Deuxième matin, pas du tout le même qu’hier. En même temps on s’ennuierai si les jours se ressemblaient trop 😉 J’ai très peu dormi, petite dernière a tété très souvent. Les deux grands traînent un peu des pieds. Pas de souci, je peux comprendre, l’excitation du 1er jour est passée et va faire place à la fatigue. Je vous passe les détails, 7h45 les 3 sont à leurs places respectives et moi dans les bouchons. 10h25, la crèche m’appelle déjà : biberon refusé et bébénou pleure. Le stress monte et je file direct. Oulala, le reste de la journée va être long. Cette fois, j’ai passé plus de temps à allaiter et donc ai moins de temps pour déjeuner et 0 temps pour préparer le dîner. En effet, les jours se suivent et ne se ressemblent pas 😉 Bilan au coucher, je suis un peu plus fatiguée qu’hier et m’inquiète du reste de la semaine.
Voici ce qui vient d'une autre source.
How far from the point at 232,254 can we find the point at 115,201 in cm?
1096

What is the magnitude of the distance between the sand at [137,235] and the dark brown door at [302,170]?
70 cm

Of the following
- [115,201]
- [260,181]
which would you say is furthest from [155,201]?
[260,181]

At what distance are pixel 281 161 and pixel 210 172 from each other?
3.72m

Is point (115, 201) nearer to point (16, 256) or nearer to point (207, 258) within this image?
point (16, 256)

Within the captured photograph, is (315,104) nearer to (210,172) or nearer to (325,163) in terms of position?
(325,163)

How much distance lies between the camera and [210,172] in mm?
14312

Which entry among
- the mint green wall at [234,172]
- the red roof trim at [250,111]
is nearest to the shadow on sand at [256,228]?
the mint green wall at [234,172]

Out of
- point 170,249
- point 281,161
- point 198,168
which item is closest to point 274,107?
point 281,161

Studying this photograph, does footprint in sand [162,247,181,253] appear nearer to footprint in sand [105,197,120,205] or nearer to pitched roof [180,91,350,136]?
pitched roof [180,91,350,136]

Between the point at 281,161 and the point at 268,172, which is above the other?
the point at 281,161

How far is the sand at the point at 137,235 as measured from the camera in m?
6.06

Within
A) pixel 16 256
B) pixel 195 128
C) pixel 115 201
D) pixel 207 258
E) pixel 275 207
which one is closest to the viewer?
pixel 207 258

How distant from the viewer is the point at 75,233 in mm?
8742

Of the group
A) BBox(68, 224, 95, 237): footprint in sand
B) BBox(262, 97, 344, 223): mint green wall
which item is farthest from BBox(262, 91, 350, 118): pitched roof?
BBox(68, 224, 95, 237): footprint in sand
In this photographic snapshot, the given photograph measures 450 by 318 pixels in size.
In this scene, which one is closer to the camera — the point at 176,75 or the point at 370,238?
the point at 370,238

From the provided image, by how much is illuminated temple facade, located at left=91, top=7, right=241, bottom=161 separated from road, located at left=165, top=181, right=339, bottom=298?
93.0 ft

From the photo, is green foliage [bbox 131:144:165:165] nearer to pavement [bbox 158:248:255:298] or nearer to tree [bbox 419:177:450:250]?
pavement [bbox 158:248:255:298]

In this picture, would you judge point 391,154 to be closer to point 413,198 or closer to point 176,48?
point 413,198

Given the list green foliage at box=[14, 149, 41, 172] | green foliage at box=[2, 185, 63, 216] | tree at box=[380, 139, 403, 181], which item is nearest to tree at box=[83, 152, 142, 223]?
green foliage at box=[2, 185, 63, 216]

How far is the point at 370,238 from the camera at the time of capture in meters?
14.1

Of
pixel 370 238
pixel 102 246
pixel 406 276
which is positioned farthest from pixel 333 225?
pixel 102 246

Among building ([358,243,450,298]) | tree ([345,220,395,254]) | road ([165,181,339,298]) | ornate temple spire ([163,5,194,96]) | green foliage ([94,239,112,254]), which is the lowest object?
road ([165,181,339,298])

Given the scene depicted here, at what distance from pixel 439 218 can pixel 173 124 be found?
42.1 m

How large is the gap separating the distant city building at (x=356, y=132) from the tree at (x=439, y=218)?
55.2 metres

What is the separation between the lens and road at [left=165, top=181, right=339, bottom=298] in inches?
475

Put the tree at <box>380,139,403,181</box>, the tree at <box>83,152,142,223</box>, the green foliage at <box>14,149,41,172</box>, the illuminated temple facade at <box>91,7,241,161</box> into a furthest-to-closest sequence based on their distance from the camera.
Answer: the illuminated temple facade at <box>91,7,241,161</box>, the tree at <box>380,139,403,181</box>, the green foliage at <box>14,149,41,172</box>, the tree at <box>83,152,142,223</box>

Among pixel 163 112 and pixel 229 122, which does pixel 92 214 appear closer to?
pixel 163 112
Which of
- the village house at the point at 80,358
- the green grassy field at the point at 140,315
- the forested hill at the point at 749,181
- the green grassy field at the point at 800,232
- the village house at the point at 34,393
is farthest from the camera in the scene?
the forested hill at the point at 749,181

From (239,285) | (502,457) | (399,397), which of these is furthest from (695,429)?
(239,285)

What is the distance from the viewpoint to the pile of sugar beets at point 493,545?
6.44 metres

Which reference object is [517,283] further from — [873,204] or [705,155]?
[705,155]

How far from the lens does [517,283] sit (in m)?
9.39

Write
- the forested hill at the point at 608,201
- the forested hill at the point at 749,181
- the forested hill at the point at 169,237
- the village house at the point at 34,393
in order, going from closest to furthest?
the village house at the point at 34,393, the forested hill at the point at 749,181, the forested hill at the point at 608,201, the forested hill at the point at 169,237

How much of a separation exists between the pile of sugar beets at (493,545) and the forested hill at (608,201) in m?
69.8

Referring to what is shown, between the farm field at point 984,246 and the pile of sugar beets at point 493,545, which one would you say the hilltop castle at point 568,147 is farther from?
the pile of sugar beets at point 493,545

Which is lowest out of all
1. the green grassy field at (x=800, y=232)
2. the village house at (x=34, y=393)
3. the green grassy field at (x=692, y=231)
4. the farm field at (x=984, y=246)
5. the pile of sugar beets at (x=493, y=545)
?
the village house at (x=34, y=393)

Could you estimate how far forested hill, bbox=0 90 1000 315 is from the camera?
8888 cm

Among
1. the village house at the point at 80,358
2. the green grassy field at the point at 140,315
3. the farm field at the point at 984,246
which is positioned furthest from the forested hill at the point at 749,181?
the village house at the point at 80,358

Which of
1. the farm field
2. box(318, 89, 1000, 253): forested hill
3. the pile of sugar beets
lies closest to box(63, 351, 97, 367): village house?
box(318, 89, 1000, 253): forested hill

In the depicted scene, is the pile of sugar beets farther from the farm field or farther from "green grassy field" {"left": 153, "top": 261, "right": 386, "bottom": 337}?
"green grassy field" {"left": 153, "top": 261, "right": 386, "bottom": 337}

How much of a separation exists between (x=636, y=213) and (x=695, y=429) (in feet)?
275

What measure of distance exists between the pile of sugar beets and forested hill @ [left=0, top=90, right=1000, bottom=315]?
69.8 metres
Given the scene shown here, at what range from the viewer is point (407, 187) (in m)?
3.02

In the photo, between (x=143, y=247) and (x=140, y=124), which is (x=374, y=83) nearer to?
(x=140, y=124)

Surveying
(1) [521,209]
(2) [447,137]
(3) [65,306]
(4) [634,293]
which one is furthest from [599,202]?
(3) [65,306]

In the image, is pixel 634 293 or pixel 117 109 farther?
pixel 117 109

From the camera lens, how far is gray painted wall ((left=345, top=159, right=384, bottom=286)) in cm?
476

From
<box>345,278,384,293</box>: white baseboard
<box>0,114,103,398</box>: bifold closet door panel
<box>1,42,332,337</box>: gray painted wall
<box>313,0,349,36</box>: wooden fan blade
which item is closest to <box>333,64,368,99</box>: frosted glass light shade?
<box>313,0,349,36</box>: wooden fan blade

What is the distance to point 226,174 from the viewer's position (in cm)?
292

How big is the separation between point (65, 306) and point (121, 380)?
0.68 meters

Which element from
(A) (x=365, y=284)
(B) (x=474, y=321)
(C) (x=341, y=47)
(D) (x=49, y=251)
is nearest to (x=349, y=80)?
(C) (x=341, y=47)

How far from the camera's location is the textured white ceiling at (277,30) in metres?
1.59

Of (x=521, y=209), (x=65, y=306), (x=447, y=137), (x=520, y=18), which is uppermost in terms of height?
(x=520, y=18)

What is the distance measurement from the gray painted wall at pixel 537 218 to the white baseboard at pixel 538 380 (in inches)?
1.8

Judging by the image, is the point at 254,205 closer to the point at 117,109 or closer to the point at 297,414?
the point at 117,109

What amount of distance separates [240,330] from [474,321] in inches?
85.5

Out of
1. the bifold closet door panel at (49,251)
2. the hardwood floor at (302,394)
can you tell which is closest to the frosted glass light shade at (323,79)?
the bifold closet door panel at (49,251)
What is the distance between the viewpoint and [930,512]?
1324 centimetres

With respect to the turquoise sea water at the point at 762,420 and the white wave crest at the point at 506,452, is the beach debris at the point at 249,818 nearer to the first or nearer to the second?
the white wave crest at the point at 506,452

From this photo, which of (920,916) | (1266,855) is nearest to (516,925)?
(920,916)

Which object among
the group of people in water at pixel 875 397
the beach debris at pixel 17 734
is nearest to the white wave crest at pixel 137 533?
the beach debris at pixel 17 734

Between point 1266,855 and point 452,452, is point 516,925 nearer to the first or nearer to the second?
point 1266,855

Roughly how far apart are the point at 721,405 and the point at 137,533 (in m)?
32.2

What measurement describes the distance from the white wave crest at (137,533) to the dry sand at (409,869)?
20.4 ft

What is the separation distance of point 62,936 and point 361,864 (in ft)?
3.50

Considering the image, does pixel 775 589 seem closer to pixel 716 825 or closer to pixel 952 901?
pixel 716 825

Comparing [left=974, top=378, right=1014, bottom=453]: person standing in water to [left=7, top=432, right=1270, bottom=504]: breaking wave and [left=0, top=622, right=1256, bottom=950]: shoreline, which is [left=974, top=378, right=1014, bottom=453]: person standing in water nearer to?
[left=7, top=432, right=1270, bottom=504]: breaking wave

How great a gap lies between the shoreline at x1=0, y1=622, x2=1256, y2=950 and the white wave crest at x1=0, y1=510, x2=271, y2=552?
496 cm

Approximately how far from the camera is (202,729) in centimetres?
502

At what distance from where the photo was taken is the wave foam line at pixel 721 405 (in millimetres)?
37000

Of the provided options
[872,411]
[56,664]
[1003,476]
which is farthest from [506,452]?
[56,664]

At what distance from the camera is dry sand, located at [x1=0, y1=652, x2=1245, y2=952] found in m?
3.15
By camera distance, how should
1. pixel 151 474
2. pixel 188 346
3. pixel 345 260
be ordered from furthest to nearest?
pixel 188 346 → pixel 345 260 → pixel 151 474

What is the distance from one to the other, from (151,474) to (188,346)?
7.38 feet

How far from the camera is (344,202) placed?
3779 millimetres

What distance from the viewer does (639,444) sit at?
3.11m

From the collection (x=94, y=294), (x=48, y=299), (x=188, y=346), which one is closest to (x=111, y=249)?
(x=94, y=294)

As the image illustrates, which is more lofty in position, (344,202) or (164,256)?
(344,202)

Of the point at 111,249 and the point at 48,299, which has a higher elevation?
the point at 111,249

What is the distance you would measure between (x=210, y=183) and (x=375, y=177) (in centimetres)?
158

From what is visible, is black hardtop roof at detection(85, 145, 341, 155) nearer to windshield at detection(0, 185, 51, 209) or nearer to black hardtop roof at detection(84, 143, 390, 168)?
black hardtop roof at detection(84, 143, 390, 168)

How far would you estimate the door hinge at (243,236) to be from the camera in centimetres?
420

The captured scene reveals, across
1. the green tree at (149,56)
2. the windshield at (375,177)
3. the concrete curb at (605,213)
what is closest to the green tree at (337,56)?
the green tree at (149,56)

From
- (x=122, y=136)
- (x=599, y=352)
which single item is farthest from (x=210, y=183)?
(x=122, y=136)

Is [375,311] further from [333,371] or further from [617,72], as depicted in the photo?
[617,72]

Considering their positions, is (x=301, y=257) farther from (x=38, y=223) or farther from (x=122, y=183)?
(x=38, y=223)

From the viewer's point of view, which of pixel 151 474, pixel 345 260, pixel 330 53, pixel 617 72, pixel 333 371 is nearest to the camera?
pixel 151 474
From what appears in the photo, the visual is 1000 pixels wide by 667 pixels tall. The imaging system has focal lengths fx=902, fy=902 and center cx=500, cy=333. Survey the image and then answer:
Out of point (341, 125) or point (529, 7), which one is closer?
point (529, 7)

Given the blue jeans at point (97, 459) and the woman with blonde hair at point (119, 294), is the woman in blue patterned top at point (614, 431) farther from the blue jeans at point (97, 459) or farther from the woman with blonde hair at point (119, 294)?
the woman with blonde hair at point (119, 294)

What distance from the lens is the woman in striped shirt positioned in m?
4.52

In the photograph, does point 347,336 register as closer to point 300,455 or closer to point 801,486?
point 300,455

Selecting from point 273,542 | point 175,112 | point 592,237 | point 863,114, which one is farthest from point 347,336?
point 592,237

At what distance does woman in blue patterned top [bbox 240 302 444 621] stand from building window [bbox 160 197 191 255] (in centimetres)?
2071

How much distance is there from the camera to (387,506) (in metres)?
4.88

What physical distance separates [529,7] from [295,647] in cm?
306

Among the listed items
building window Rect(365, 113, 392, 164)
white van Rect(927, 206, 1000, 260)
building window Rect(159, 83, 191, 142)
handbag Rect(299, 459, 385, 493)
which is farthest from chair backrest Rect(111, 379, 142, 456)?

Troisième jour, mercredi. Journée plus courte à l’école pour les loulous mais plus chargée pour mon chéri. Il va devoir gérer les 3 de 11h30 à mon retour (entre 18h30-18h45). Je me fais un peu de souci pour lui. Par chance, la crèche m’appelle seulement à 11h00 pour l’allaitement. Du coup je m’occupe de petite dernière jusqu’à mon retour au bureau pendant que mon homme se charge des deux grands. A mon retour, le soir, l’énervement et la fatigue sont palpables chez tout le monde, moi y compris. Petit deuxième était colérique à cause de sa fatigue, petite dernière réclamait sa tétée depuis plusieurs longues minutes et ma princesse était déçue que son papa n’est pas pu l’observer à son cours de gym à cause des colères de son petit frère. Et moi, fatiguée des allers-retours entre le bureau et la crèche pour l’allaitement et seulement quelques minutes pour gober mon déjeuner avant de devoir retourner travailler. Nous sommes que mercredi, il reste encore deux jours.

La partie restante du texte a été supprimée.